According to the section I attached a screenshot of from the paper this should be how the derivation is done.

But when I then substitute the values given in the OP and solve for $\epsilon^e$ I am not getting the same result as if I substitute them into $\epsilon^e = \frac{a\epsilon_1+b\epsilon_2}{a+b} + \frac{k^2b^2a^2}{12(a+b)^2}(\epsilon_1-\epsilon_2)^2$

 

[kuruman]

I don't think you should expand only the tangent. You have expressions that look like $\alpha_i \tan\left(\frac{b\alpha_i}{2}\right)$. You should be expanding $x\tan(cx)$. Note that this is an even function, so there are no odd order terms. It might be easier to do it this way and go up to sixth order for what you want to do.

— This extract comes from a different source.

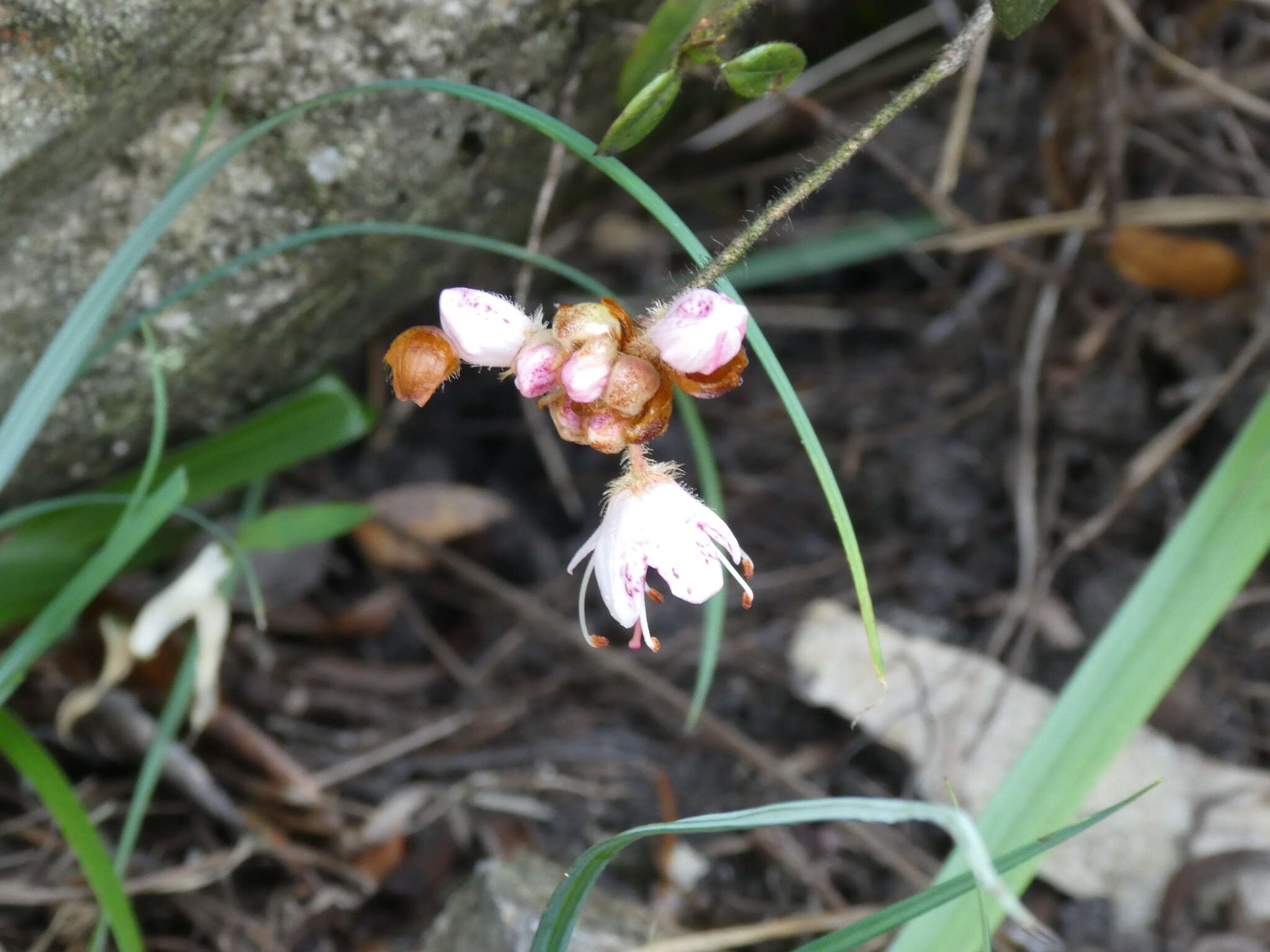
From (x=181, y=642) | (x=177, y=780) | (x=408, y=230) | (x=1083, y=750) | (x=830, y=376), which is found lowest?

On edit: I redid the algebra and I agree with your coefficients $a_0,~a_1~$and $a_2$. Now as you know these are the coefficients of a quadratic. The solution that is presented is probably an additional approximation to the exact solution of the quadratic because the quadratic does not look like a perfect square, so where is the radical? However, I am not sure I understand the physics of the situation well enough to figure out what the appropriate approximation is.

 

[TSny]

$\frac{1}{12}k^2 (b^3+a^3){\epsilon^e }^2 -(b+a + \frac{1}{12} 2k^2 (\epsilon_2 b^3+\epsilon_1 a^3) )\epsilon^e + (\epsilon_1 a + \epsilon_2 b + \frac{1}{12} k^2 (\epsilon_1^2 a^3 + \epsilon_2^2 b^3)) = 0$

$\epsilon^e = \frac{a\epsilon_1+b\epsilon_2}{a+b} + \frac{k^2b^2a^2}{12(a+b)^2}(\epsilon_1-\epsilon_2)^2$

These equations are approximations that hold only if $|\alpha_1 a| \ll 1$ and $|\alpha_2 b| \ll 1$. See the comments just above equation (20) in the paper. But your data doesn't appear to meet these conditions.

 

[AwesomeTrains]

I ended up solving the equation numerically which gave me a pretty good fit to the measured values. The numerical solution works until approximately 500 GHz which is where the conditions from post #5 aren't holding anymore, so that is probably the explanation and then expanding to third order would probably not improve the result.
Anyways thanks for the help